=== Challenges ===
1. List every work that the passage on adversarial attacks cites, giving the author names and year for each.
2. Carry on the passage on adversarial attacks, picking up after its final sentence.

=== Excerpted passage ===
===
In such systems, our work shows that malicious attempts may be made not only by conventional attacks in the digital domain but also by optical attacks in the physical domain.
2 Related work
2.1 Adversarial attack
Various adversarial attack methods against image classification models have been developed.
Goodfellow et al. Goodfellow et al. (2015) proposed the fast gradient sign method (FGSM) that obtains a perturbation for a given image from the sign of the gradients of a target image classification model.
Kurakin et al. Kurakin et al. (2017a) extended FGSM to an iterative approach to find a more powerful perturbation, which is called I-FGSM.
Carlini and Wagner Carlini and Wagner (2017) developed an efficient attack method that finds a perturbation by minimizing the amount of deterioration and the distance of logits between the original predicted classlabel and the targetlabel.
While the aforementioned methods focus on injecting a perturbation into a given digital image that will be directly inputted to a target image classification model, some researchers have also investigated adversarial examples that are applicable to physical objects.
===
=== Collected data entries ===
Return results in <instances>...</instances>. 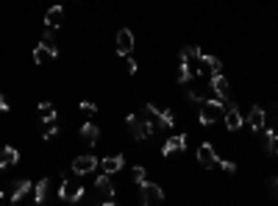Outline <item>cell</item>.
Listing matches in <instances>:
<instances>
[{
    "label": "cell",
    "instance_id": "cell-17",
    "mask_svg": "<svg viewBox=\"0 0 278 206\" xmlns=\"http://www.w3.org/2000/svg\"><path fill=\"white\" fill-rule=\"evenodd\" d=\"M28 192H31V181H14V190H11V195H9L11 203H20Z\"/></svg>",
    "mask_w": 278,
    "mask_h": 206
},
{
    "label": "cell",
    "instance_id": "cell-33",
    "mask_svg": "<svg viewBox=\"0 0 278 206\" xmlns=\"http://www.w3.org/2000/svg\"><path fill=\"white\" fill-rule=\"evenodd\" d=\"M0 201H3V187H0Z\"/></svg>",
    "mask_w": 278,
    "mask_h": 206
},
{
    "label": "cell",
    "instance_id": "cell-21",
    "mask_svg": "<svg viewBox=\"0 0 278 206\" xmlns=\"http://www.w3.org/2000/svg\"><path fill=\"white\" fill-rule=\"evenodd\" d=\"M47 190H50V179H42L37 187H34V201H37V203H45V201H47Z\"/></svg>",
    "mask_w": 278,
    "mask_h": 206
},
{
    "label": "cell",
    "instance_id": "cell-6",
    "mask_svg": "<svg viewBox=\"0 0 278 206\" xmlns=\"http://www.w3.org/2000/svg\"><path fill=\"white\" fill-rule=\"evenodd\" d=\"M98 159H95L92 154H84V156H75L73 159V173L75 175H89V173H95V167H98Z\"/></svg>",
    "mask_w": 278,
    "mask_h": 206
},
{
    "label": "cell",
    "instance_id": "cell-15",
    "mask_svg": "<svg viewBox=\"0 0 278 206\" xmlns=\"http://www.w3.org/2000/svg\"><path fill=\"white\" fill-rule=\"evenodd\" d=\"M248 123H251L253 131H264V109L262 106H251V111H248Z\"/></svg>",
    "mask_w": 278,
    "mask_h": 206
},
{
    "label": "cell",
    "instance_id": "cell-31",
    "mask_svg": "<svg viewBox=\"0 0 278 206\" xmlns=\"http://www.w3.org/2000/svg\"><path fill=\"white\" fill-rule=\"evenodd\" d=\"M0 111H9V101H6L3 95H0Z\"/></svg>",
    "mask_w": 278,
    "mask_h": 206
},
{
    "label": "cell",
    "instance_id": "cell-16",
    "mask_svg": "<svg viewBox=\"0 0 278 206\" xmlns=\"http://www.w3.org/2000/svg\"><path fill=\"white\" fill-rule=\"evenodd\" d=\"M20 162V151L11 148V145H6V148H0V170L3 167H11V164Z\"/></svg>",
    "mask_w": 278,
    "mask_h": 206
},
{
    "label": "cell",
    "instance_id": "cell-10",
    "mask_svg": "<svg viewBox=\"0 0 278 206\" xmlns=\"http://www.w3.org/2000/svg\"><path fill=\"white\" fill-rule=\"evenodd\" d=\"M198 162L203 164L206 170H209V167H217V162H220V159H217L214 148H211L209 142H203V145H200V148H198Z\"/></svg>",
    "mask_w": 278,
    "mask_h": 206
},
{
    "label": "cell",
    "instance_id": "cell-7",
    "mask_svg": "<svg viewBox=\"0 0 278 206\" xmlns=\"http://www.w3.org/2000/svg\"><path fill=\"white\" fill-rule=\"evenodd\" d=\"M134 42H137V39H134V34L128 31V28H122V31H117V56H128V53L134 50Z\"/></svg>",
    "mask_w": 278,
    "mask_h": 206
},
{
    "label": "cell",
    "instance_id": "cell-22",
    "mask_svg": "<svg viewBox=\"0 0 278 206\" xmlns=\"http://www.w3.org/2000/svg\"><path fill=\"white\" fill-rule=\"evenodd\" d=\"M264 139H267V142H264V151H267V154H275V148H278V131H275V128H267V131H264Z\"/></svg>",
    "mask_w": 278,
    "mask_h": 206
},
{
    "label": "cell",
    "instance_id": "cell-19",
    "mask_svg": "<svg viewBox=\"0 0 278 206\" xmlns=\"http://www.w3.org/2000/svg\"><path fill=\"white\" fill-rule=\"evenodd\" d=\"M198 75V67H192L189 62H184L181 58V67H178V84H189V81Z\"/></svg>",
    "mask_w": 278,
    "mask_h": 206
},
{
    "label": "cell",
    "instance_id": "cell-1",
    "mask_svg": "<svg viewBox=\"0 0 278 206\" xmlns=\"http://www.w3.org/2000/svg\"><path fill=\"white\" fill-rule=\"evenodd\" d=\"M223 114H226V103L223 101H203L200 103V123L203 126H211V123L223 120Z\"/></svg>",
    "mask_w": 278,
    "mask_h": 206
},
{
    "label": "cell",
    "instance_id": "cell-27",
    "mask_svg": "<svg viewBox=\"0 0 278 206\" xmlns=\"http://www.w3.org/2000/svg\"><path fill=\"white\" fill-rule=\"evenodd\" d=\"M134 181H137V184H142V181H145V167H142V164H137V167H134Z\"/></svg>",
    "mask_w": 278,
    "mask_h": 206
},
{
    "label": "cell",
    "instance_id": "cell-25",
    "mask_svg": "<svg viewBox=\"0 0 278 206\" xmlns=\"http://www.w3.org/2000/svg\"><path fill=\"white\" fill-rule=\"evenodd\" d=\"M56 134H58V126H56V123H45V131H42V137H45V139H53Z\"/></svg>",
    "mask_w": 278,
    "mask_h": 206
},
{
    "label": "cell",
    "instance_id": "cell-5",
    "mask_svg": "<svg viewBox=\"0 0 278 206\" xmlns=\"http://www.w3.org/2000/svg\"><path fill=\"white\" fill-rule=\"evenodd\" d=\"M164 201V192L159 184H153V181H142L139 184V203L150 206V203H162Z\"/></svg>",
    "mask_w": 278,
    "mask_h": 206
},
{
    "label": "cell",
    "instance_id": "cell-18",
    "mask_svg": "<svg viewBox=\"0 0 278 206\" xmlns=\"http://www.w3.org/2000/svg\"><path fill=\"white\" fill-rule=\"evenodd\" d=\"M122 164H126V159L117 154V156H106L103 162H100V167H103V173H109V175H111V173H117V170H120Z\"/></svg>",
    "mask_w": 278,
    "mask_h": 206
},
{
    "label": "cell",
    "instance_id": "cell-4",
    "mask_svg": "<svg viewBox=\"0 0 278 206\" xmlns=\"http://www.w3.org/2000/svg\"><path fill=\"white\" fill-rule=\"evenodd\" d=\"M95 192L100 195V203L103 206L117 203V195H114V187H111V181H109V173H103V175L95 179Z\"/></svg>",
    "mask_w": 278,
    "mask_h": 206
},
{
    "label": "cell",
    "instance_id": "cell-29",
    "mask_svg": "<svg viewBox=\"0 0 278 206\" xmlns=\"http://www.w3.org/2000/svg\"><path fill=\"white\" fill-rule=\"evenodd\" d=\"M81 111H84V114H95V111H98V106L89 103V101H84V103H81Z\"/></svg>",
    "mask_w": 278,
    "mask_h": 206
},
{
    "label": "cell",
    "instance_id": "cell-11",
    "mask_svg": "<svg viewBox=\"0 0 278 206\" xmlns=\"http://www.w3.org/2000/svg\"><path fill=\"white\" fill-rule=\"evenodd\" d=\"M56 56H58V48H56V45L50 48V45L39 42L37 48H34V62H37V64H45V62H50V58H56Z\"/></svg>",
    "mask_w": 278,
    "mask_h": 206
},
{
    "label": "cell",
    "instance_id": "cell-14",
    "mask_svg": "<svg viewBox=\"0 0 278 206\" xmlns=\"http://www.w3.org/2000/svg\"><path fill=\"white\" fill-rule=\"evenodd\" d=\"M211 90L217 92V98H220V101H226L228 92H231V86H228V78H226L223 73H214V75H211Z\"/></svg>",
    "mask_w": 278,
    "mask_h": 206
},
{
    "label": "cell",
    "instance_id": "cell-2",
    "mask_svg": "<svg viewBox=\"0 0 278 206\" xmlns=\"http://www.w3.org/2000/svg\"><path fill=\"white\" fill-rule=\"evenodd\" d=\"M128 128H131L134 139H150L153 137V123L145 120V117H137V114H128L126 117Z\"/></svg>",
    "mask_w": 278,
    "mask_h": 206
},
{
    "label": "cell",
    "instance_id": "cell-34",
    "mask_svg": "<svg viewBox=\"0 0 278 206\" xmlns=\"http://www.w3.org/2000/svg\"><path fill=\"white\" fill-rule=\"evenodd\" d=\"M275 156H278V148H275Z\"/></svg>",
    "mask_w": 278,
    "mask_h": 206
},
{
    "label": "cell",
    "instance_id": "cell-24",
    "mask_svg": "<svg viewBox=\"0 0 278 206\" xmlns=\"http://www.w3.org/2000/svg\"><path fill=\"white\" fill-rule=\"evenodd\" d=\"M198 48H195V45H187L184 50H181V58H184V62H198Z\"/></svg>",
    "mask_w": 278,
    "mask_h": 206
},
{
    "label": "cell",
    "instance_id": "cell-30",
    "mask_svg": "<svg viewBox=\"0 0 278 206\" xmlns=\"http://www.w3.org/2000/svg\"><path fill=\"white\" fill-rule=\"evenodd\" d=\"M189 101H192V103H203V101H206V98H203V95H200V92H189Z\"/></svg>",
    "mask_w": 278,
    "mask_h": 206
},
{
    "label": "cell",
    "instance_id": "cell-8",
    "mask_svg": "<svg viewBox=\"0 0 278 206\" xmlns=\"http://www.w3.org/2000/svg\"><path fill=\"white\" fill-rule=\"evenodd\" d=\"M145 111H147V114H153V117H156V120L162 123L164 128H173V126H175V117H173V111H170V109H159V106L147 103V106H145Z\"/></svg>",
    "mask_w": 278,
    "mask_h": 206
},
{
    "label": "cell",
    "instance_id": "cell-28",
    "mask_svg": "<svg viewBox=\"0 0 278 206\" xmlns=\"http://www.w3.org/2000/svg\"><path fill=\"white\" fill-rule=\"evenodd\" d=\"M217 164H220V167L226 170V173H234V170H236V164H234V162H228V159H220Z\"/></svg>",
    "mask_w": 278,
    "mask_h": 206
},
{
    "label": "cell",
    "instance_id": "cell-9",
    "mask_svg": "<svg viewBox=\"0 0 278 206\" xmlns=\"http://www.w3.org/2000/svg\"><path fill=\"white\" fill-rule=\"evenodd\" d=\"M223 123L228 126V131H239L242 123H245V117H242V111L236 109V106H228L226 114H223Z\"/></svg>",
    "mask_w": 278,
    "mask_h": 206
},
{
    "label": "cell",
    "instance_id": "cell-26",
    "mask_svg": "<svg viewBox=\"0 0 278 206\" xmlns=\"http://www.w3.org/2000/svg\"><path fill=\"white\" fill-rule=\"evenodd\" d=\"M53 31H56V28L45 25V34H42V42H45V45H50V48H53Z\"/></svg>",
    "mask_w": 278,
    "mask_h": 206
},
{
    "label": "cell",
    "instance_id": "cell-20",
    "mask_svg": "<svg viewBox=\"0 0 278 206\" xmlns=\"http://www.w3.org/2000/svg\"><path fill=\"white\" fill-rule=\"evenodd\" d=\"M81 137H84L89 145H95L100 139V128L95 126V123H84V126H81Z\"/></svg>",
    "mask_w": 278,
    "mask_h": 206
},
{
    "label": "cell",
    "instance_id": "cell-32",
    "mask_svg": "<svg viewBox=\"0 0 278 206\" xmlns=\"http://www.w3.org/2000/svg\"><path fill=\"white\" fill-rule=\"evenodd\" d=\"M270 187H273V195H278V175L273 179V184H270Z\"/></svg>",
    "mask_w": 278,
    "mask_h": 206
},
{
    "label": "cell",
    "instance_id": "cell-3",
    "mask_svg": "<svg viewBox=\"0 0 278 206\" xmlns=\"http://www.w3.org/2000/svg\"><path fill=\"white\" fill-rule=\"evenodd\" d=\"M58 198L61 201H81L84 198V187L81 184H75V181H70V175L67 173H61V187H58Z\"/></svg>",
    "mask_w": 278,
    "mask_h": 206
},
{
    "label": "cell",
    "instance_id": "cell-23",
    "mask_svg": "<svg viewBox=\"0 0 278 206\" xmlns=\"http://www.w3.org/2000/svg\"><path fill=\"white\" fill-rule=\"evenodd\" d=\"M39 117H42V123H56V109L50 103H42L39 106Z\"/></svg>",
    "mask_w": 278,
    "mask_h": 206
},
{
    "label": "cell",
    "instance_id": "cell-12",
    "mask_svg": "<svg viewBox=\"0 0 278 206\" xmlns=\"http://www.w3.org/2000/svg\"><path fill=\"white\" fill-rule=\"evenodd\" d=\"M178 151H187V134H178V137H170L167 142H164L162 154H164V156H173V154H178Z\"/></svg>",
    "mask_w": 278,
    "mask_h": 206
},
{
    "label": "cell",
    "instance_id": "cell-13",
    "mask_svg": "<svg viewBox=\"0 0 278 206\" xmlns=\"http://www.w3.org/2000/svg\"><path fill=\"white\" fill-rule=\"evenodd\" d=\"M61 22H64V6L61 3H53L50 9H47V14H45V25L58 28Z\"/></svg>",
    "mask_w": 278,
    "mask_h": 206
}]
</instances>
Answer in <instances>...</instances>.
===
=== Exercise responses ===
1. Goodfellow et al. (2015); Kurakin et al. (2017a); Carlini and Wagner (2017)

2.
Kurakin et al. Kurakin et al. (2017b) demonstrated the feasibility of finding adversarial examples that can fool the classification model even when the attacked images are printed and captured again using a phone camera.
Eykholt et al. Eykholt et al. (2019) showed that physically perturbing real objects such as road signs can attack image classification models.
Athalye et al. Athalye et al. (2018) further provided adversarial showcases with 3D-printed objects that can make the classification model misclassify the images taken in various viewpoints.
Previous research has focused on attacking images or objects themselves, and to the best of our knowledge, there is no approach that attacks optical systems acquiring images from real objects.
2.2 SLM-based optical system
An SLM is an computer-controlled active device used to modulate the amplitude, phase, or polarization of light waves in space and time.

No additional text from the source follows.